Information given start

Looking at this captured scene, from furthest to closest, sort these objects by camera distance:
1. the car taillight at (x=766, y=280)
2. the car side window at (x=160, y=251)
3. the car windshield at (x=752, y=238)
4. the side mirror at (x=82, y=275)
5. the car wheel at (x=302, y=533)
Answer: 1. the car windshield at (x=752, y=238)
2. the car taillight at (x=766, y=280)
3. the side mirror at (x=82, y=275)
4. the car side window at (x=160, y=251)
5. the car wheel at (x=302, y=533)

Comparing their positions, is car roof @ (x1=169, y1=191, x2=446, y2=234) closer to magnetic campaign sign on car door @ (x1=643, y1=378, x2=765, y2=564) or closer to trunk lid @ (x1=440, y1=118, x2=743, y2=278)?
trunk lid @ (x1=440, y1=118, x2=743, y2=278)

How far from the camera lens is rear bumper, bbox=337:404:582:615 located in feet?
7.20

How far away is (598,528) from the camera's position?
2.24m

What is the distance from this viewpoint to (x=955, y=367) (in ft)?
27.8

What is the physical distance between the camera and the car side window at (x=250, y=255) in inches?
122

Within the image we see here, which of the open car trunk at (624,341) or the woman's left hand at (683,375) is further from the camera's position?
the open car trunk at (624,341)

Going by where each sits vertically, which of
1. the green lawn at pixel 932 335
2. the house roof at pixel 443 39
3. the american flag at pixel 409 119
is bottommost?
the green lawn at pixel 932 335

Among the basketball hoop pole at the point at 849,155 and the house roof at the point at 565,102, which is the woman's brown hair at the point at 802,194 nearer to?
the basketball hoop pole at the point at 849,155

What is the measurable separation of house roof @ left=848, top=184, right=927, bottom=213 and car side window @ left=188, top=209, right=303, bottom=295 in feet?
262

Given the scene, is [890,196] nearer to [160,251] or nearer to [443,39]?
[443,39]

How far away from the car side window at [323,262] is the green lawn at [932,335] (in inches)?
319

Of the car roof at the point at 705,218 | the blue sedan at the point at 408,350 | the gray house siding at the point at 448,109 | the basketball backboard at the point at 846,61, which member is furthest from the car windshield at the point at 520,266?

Information given end

Given request: Return every line of the material above verbatim, in the same order and with the same line breaks and punctuation.

Response below:
Looking at this captured scene, from furthest to closest, sort these objects by camera distance:
1. the car taillight at (x=766, y=280)
2. the car side window at (x=160, y=251)
3. the car windshield at (x=752, y=238)
4. the side mirror at (x=82, y=275)
5. the car wheel at (x=302, y=533)
Answer: 1. the car windshield at (x=752, y=238)
2. the car taillight at (x=766, y=280)
3. the side mirror at (x=82, y=275)
4. the car side window at (x=160, y=251)
5. the car wheel at (x=302, y=533)

Comparing their positions, is car roof @ (x1=169, y1=191, x2=446, y2=234) closer to magnetic campaign sign on car door @ (x1=643, y1=378, x2=765, y2=564) or closer to trunk lid @ (x1=440, y1=118, x2=743, y2=278)?
trunk lid @ (x1=440, y1=118, x2=743, y2=278)

How far from the camera lens is rear bumper, bbox=337:404:582:615 located in feet?
7.20

How far away is (598,528) from the camera's position?
2.24m

What is the distance from this viewpoint to (x=955, y=367) (in ft)?
27.8

What is the physical distance between the camera and the car side window at (x=250, y=255) in inches?
122

Within the image we see here, which of the open car trunk at (624,341) or the woman's left hand at (683,375) is further from the camera's position?
the open car trunk at (624,341)

Going by where each sits vertically, which of
1. the green lawn at pixel 932 335
2. the house roof at pixel 443 39
3. the american flag at pixel 409 119
is bottommost?
the green lawn at pixel 932 335

Among the basketball hoop pole at the point at 849,155 and the house roof at the point at 565,102, which is the woman's brown hair at the point at 802,194 nearer to?
the basketball hoop pole at the point at 849,155

What is the measurable separation of house roof @ left=848, top=184, right=927, bottom=213 and car side window @ left=188, top=209, right=303, bottom=295 in feet?
262

Given the scene, is [890,196] nearer to [160,251] or nearer to [443,39]?
[443,39]

How far away from the car side window at [323,262] is the green lawn at [932,335] (in inches)?
319

Of the car roof at the point at 705,218 | the blue sedan at the point at 408,350 | the gray house siding at the point at 448,109 | the basketball backboard at the point at 846,61, which member is furthest from the car windshield at the point at 520,266?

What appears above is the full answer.